→ 取り組む課題
**a.** 抜粋について、次の問いに答えよ。
(i) この作品の監督は誰か。
(ii) 三組の親子がさすらうドイツとトルコの間は何キロの距離とされているか。
(iii) 現在ドイツで差別が社会問題化しているトルコ人は何万人とされているか。
**b.** 行を絞り込み、文字列「shop」を含む行をすべて書き写せ。大文字と小文字は区別する。

→ 抜粋
--- --- ---

徒然草

つれづれなるままに、日々の見聞など、あれこれと書き綴って・・・。

映画「そして、私たちは愛に帰る」―それは無償の愛―

2009-01-14 19:00:00 | 映画

親と子は、そばに居ながらにしても心をつなぎ合えない。
一番近い、他人なのかも知れない。
ドイツとトルコ、2000キロの距離を越えて、三組の親子がさすらう、再生と希望のドラマだ。
彼らは、運命のままにめぐり逢い、別れ、再びつながってゆく。

ファティ・アキン監督の、ドイツ・トルコ合作というめずらしい作品である。
カンヌ国際映画祭最優秀脚本賞、ベルリン映画祭金熊賞(グランプリ)、全キリスト協会賞など、数多くの映画賞に輝く。
ドラマの構成とストーリーの展開は、東洋と西洋の交わる国トルコを舞台に、その光と影も描かれる。
1960年代、ドイツは多くの移民をトルコから受け入れ、現在では270万人ものトルコ人に対する差別が社会問題化している側面がある。

--- --- ---

記録データ
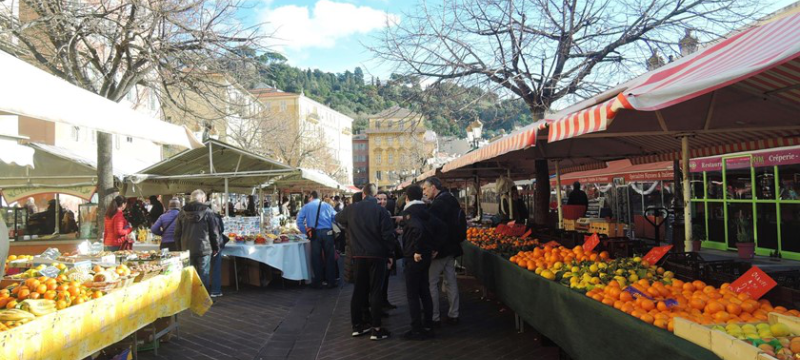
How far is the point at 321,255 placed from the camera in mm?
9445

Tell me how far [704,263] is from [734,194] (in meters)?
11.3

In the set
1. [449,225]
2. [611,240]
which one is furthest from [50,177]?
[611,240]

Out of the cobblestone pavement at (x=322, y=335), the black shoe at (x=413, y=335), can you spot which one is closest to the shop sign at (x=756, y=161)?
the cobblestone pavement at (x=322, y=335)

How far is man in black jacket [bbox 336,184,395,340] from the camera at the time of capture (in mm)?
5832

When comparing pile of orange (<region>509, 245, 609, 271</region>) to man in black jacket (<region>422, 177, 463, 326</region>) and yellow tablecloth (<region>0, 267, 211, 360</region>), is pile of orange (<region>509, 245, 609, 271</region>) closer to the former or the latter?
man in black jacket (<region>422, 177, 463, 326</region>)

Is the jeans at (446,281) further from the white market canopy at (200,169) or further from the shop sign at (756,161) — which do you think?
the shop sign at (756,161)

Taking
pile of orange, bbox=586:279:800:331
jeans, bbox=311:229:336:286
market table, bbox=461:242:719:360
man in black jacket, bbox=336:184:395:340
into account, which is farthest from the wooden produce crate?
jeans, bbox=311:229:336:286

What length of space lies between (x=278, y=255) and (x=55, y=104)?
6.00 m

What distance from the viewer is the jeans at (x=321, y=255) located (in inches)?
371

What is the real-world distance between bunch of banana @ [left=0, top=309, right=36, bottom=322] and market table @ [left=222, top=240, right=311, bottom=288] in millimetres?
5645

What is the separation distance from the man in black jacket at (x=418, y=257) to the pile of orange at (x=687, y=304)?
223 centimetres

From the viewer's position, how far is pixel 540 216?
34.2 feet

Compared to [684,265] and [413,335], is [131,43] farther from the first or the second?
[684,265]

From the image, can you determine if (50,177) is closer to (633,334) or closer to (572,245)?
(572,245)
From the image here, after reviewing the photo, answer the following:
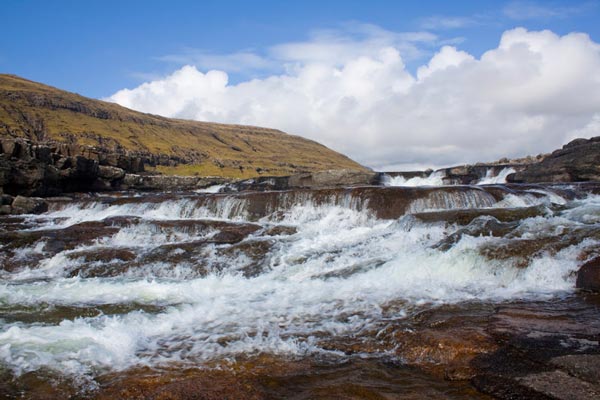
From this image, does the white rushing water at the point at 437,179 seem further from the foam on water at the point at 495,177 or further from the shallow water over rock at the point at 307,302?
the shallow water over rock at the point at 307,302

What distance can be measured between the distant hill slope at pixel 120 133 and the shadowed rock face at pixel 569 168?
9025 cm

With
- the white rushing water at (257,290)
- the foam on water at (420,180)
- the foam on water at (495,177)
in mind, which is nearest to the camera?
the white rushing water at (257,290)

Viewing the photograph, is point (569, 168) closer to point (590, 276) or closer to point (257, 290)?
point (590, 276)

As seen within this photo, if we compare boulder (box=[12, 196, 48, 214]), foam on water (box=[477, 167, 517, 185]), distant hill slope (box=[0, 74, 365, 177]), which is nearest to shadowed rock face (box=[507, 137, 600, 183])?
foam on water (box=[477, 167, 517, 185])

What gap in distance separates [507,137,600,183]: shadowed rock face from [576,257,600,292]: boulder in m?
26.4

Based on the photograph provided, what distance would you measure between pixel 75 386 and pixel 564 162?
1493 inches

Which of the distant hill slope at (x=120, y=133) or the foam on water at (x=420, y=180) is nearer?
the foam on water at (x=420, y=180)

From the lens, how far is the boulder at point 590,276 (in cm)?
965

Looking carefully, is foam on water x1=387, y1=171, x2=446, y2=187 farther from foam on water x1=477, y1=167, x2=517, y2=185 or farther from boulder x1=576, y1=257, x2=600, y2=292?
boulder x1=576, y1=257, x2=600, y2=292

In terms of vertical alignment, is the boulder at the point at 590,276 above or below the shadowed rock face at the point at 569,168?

--- --- ---

→ 課題の解答
**a.**
(i) ファティ・アキン
(ii) 2000キロ
(iii) 270万人

**b.**
Out of the cobblestone pavement at (x=322, y=335), the black shoe at (x=413, y=335), can you spot which one is closest to the shop sign at (x=756, y=161)?
Is the jeans at (446,281) further from the white market canopy at (200,169) or further from the shop sign at (756,161) — which do you think?
the shop sign at (756,161)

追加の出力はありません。